Participants and the supporting paper also stressed that rent deferral is not the same as rent relief, and pushing off payment requirements for a few months doesn’t solve the underlying problem. “Our advice to airports is to restructure these relationships, because merely deferring is just going to postpone the time when the check’s going to become due and a lot of these people aren’t going to be able to pay it,” Van Beek said.
Large, multi-national operators aren’t immune, the participants and paper stressed. While in the past these companies might have been able to leverage healthy operations in one market against a downturn in another, the global nature of the pandemic means the virtually all global operations have been impacted. The ARRA paper noted that each of the public companies in the airport concessions industry raised cash in early March to remain solvent, and that cash is being used for survival.

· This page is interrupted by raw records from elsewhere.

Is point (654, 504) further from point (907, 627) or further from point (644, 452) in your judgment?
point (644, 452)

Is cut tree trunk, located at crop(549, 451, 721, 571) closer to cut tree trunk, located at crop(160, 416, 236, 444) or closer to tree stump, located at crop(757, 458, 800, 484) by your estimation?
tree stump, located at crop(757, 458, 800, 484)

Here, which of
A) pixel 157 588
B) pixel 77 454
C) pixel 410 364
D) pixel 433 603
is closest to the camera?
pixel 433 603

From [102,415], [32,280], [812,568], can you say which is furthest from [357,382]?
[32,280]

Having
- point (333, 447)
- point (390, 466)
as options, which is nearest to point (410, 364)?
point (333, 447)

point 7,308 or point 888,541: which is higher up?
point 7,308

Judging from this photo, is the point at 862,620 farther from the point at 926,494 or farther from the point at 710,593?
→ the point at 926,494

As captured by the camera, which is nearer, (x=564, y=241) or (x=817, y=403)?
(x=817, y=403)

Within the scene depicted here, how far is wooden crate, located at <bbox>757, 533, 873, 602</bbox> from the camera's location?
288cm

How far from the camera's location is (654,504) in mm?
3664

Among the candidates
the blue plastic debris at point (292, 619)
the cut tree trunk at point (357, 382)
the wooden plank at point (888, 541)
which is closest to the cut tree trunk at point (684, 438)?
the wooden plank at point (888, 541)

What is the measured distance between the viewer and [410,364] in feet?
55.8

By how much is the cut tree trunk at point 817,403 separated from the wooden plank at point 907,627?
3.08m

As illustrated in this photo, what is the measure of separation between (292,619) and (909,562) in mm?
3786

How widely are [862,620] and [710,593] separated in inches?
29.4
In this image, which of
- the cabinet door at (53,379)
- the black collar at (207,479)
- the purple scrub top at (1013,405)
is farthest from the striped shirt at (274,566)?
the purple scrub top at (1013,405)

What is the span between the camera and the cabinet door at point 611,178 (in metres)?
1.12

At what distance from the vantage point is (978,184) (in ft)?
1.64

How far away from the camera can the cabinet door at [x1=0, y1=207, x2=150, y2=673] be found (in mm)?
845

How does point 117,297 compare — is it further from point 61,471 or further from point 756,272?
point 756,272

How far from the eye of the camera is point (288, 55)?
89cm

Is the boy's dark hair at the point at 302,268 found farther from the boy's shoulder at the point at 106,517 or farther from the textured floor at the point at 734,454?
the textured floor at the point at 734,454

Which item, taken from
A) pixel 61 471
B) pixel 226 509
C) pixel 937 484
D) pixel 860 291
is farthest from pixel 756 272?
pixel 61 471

Van Beek said it’s necessary to dispel the notion that large companies can easily weather the downturn. They “might have deep pockets and might be geographically dispersed, but in a situation like COVID, as opposed to, let’s say a regional recession in a place like South America, all the businesses are being hit at the same time with a 95 percent reduction,” he said.
The ARRA paper also noted the interconnectivity of concessionaires of all sizes. “Large and small operators are bound together through joint ventures and subleases,” the paper noted. “It is a misconceived notion, as some have suggested, that in order to support small businesses and ACDBEs, financial relief need only support them to the exclusion of larger prime companies.” In fact, the paper said, the overwhelming majority of ACDBEs are in joint venture relationships with prime operators.
“Success of the ACDBE/small business is inextricably tied to success of the prime, and primes operating in U.S. airports have for decades fully incorporated ACDBEs in their business models and operations,” the paper stated. “One does not survive without the other.”
In its paper, ARRA outlined steps that its members would like to see airports take to ensure the long-term health of the industry:
- Take a realistic view of traffic patterns and in formulating rent relief proposals, plan for the worst-case scenario – whether or not it turns out to be the case.
- Grant immediate relief from fixed rent (MAG) through 2020, and initiate variable percentage rent rates until 80 percent of pre-COVID or 2019 enplanements have returned and stabilized. Honor the intent of the $10 billion Federal relief package, which was enacted to offset lost revenue, and provide rent abatement to concessionaires.
- Engage all stakeholders in the discussions of rent relief.
- Consider using unrestricted reserve funds to meet other budget requirements .
- Defer capital investment in new concessions development projects.
- Suspend all storage rents, utilities, CAM, marketing funds and parking fees.
- Suspend all scheduled mid-term refurbishment.
- Suspend any pending RFPs/RFQs.
- Develop a measured and rational store reopening plan in collaboration with concession operators which considers the recalibration of MAG and percentage rents, to be updated and revised as the situation continues to unfold.